────俺はほんまに杉野さんが好きなんか? 計画のターゲットやんか。

 文也は帰宅してからもずっとそのことを考えた。なぜよりによって杉野なのだろう。好きになる相手なんて誰だって良かったはずだ。

 だが、杉野には今まで付き合った誰よりも特別なものを感じていた。

 最初は好きになるつもりなんてなかった。ただ早く父親から会社を取り戻したくて焦っていた。杉野のことだって嫌いだった。「津川」に媚びるその辺にいる女と同じ、軽蔑すべき対象だと思っていた。

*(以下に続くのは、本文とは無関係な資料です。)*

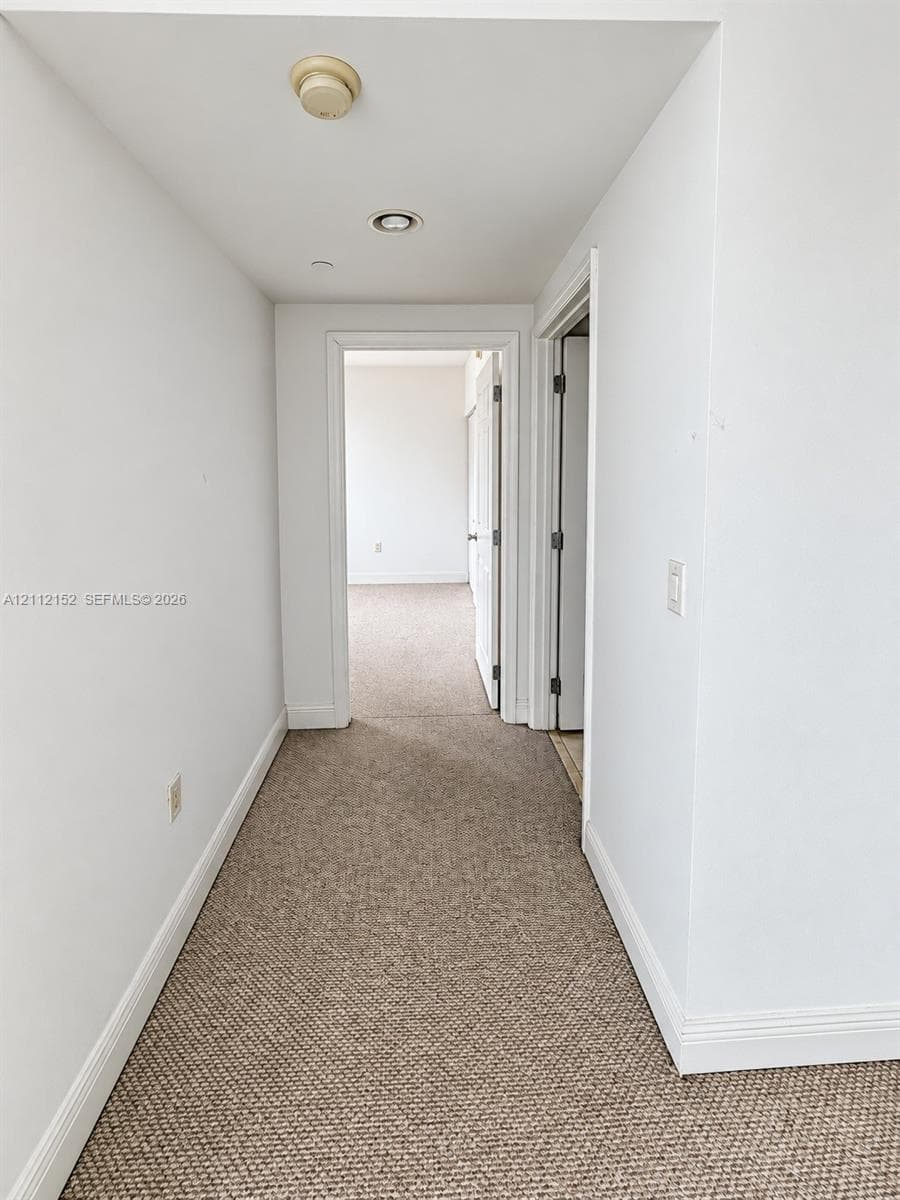 Hallway featuring neutral wall-to-wall carpeting, crisp white interior doors, and recessed ceiling lighting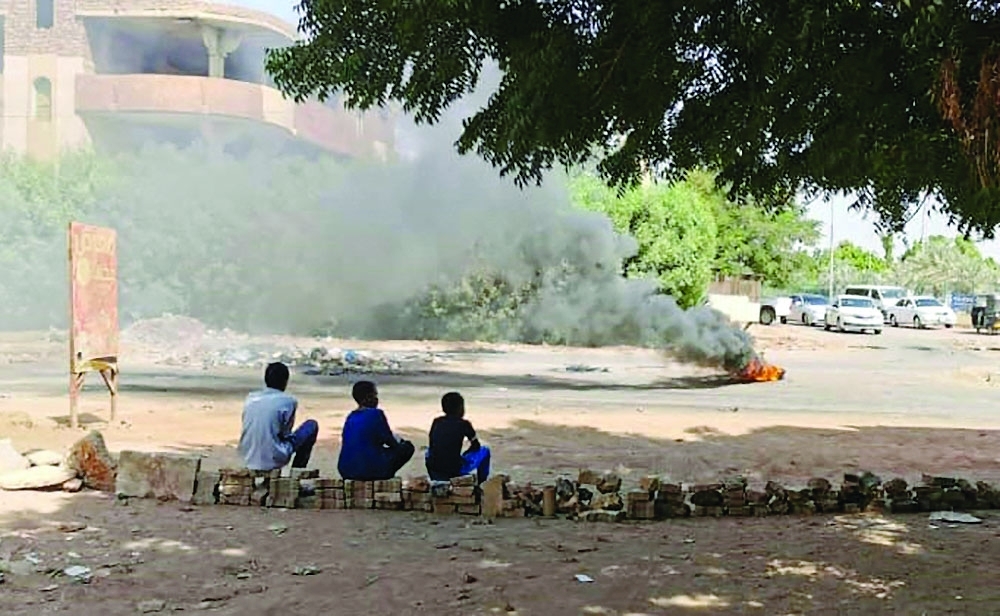 Young Sudanese sit on a street barricades built overnight by demonstrators in Khartoum. - AFP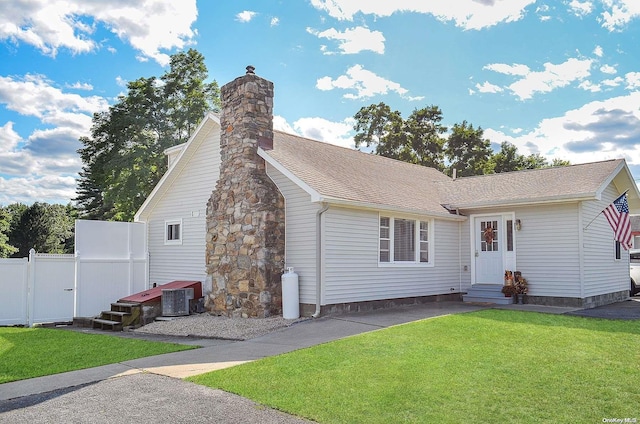 view of front of house with central air condition unit and a front lawn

 それがいつの間にか嫌悪の感情は消え、杉野に対し親近感を抱くようになっていた。

 気晴らしに酒を煽ってみるが昼間のことが頭から消えない。もしかして、杉野は青葉秘書のことが好きなのだろうか。噂が立つぐらいだ。もしかしたら本当のことなのかもしれない。

 そんなことを考えているものだから余計に酔えなかった。ただアルコールに頭がくらくらして気分が悪くなっただけだ。

 いつぞや見た杉野の笑顔は幻かなにかだったのだろうか。自分に笑いかけてくれたことも。



 数日後、津川は「滝川」として出勤した。清掃の素晴らしいところは、要領さえ分かっていれば何も考えなくても手さえ動かしていればある程度仕事が進むことだ。

 清掃の仕事を初めてまだ一年も経っていないが、そこそこ慣れてきたためそんな調子でも仕事はなんとかなった。

 ただ、視界のどこかに杉野を探しながら。

 今日も杉野は受付にいなかった。

 本当に受付嬢を辞めてしまったのだろうか。本人から聞きたいが、話す機会がない。「文也」として話を聞いた時はただ驚いて、そして杉野の言葉に傷付いて、何も言えなかった。

 貴重な時間を無駄にして、気が付いたら杉野は帰っていた。嫌な思い出として残された公園に一人で座って。

「滝川さん?」

 すっかり気が抜けていたから気が付かなかった。待っていたはずの杉野に話し掛けられたのに意識はどこかに消えていた。

「こんにちは。お久しぶりですね」

 杉野は穏やかに笑う。この間別れた時は冷たい顔をしていたのに。やっぱり滝川は津川より特別なのか。

 波風が立つ心を押し殺して、文也は平静を装った。

「最近受付で見ませんね」

 もう受付嬢は辞めてしまったのかと聞きたかった。けれどそんな勇気はなくて、知らないふりをして滝川のふりを続けた。

「そうなんです。ちょっと秘書課を手伝わないといけなくなって。しばらくは受付には立てないと思います」

「……辞めてしまうんですか」

「え?」

 違う。本当に聞きたいのは「辞めてしまうか」ではない。「あの秘書のことをどう思っているのか」、「滝川のことをどう思っているのか」、「約束のことは忘れたのか」。

「杉野さん、今度────」

「杉野さん」

 はっきりとした声が廊下に響く。杉野は振り返る。

「すみません。午後のミーティングの件でちょっといいですか」

 呼び止めた青葉秘書は何やら急いでいる様子だった。杉野のつま先が文也から青葉の方向に向きを変えた。

「ごめんなさい、ちょっと行きますね」

 ────行くな。

 文也は心の中で呟いた。だが、その言葉が杉野に届くことはなかった。彼女の後ろ姿を眺めながら、一体どっちの意味だろうと自問自答した。

 馬鹿だから浅い考えで事を起こした。そうして彼女に嫌われた。それでもやっとのことで近付けたと思ったのに、どうしたまた離れてしまうのだろう。

 浅はかだ。「津川文也」ではなく「滝川」なら好きになってもらえるとでも思ったのだろうか。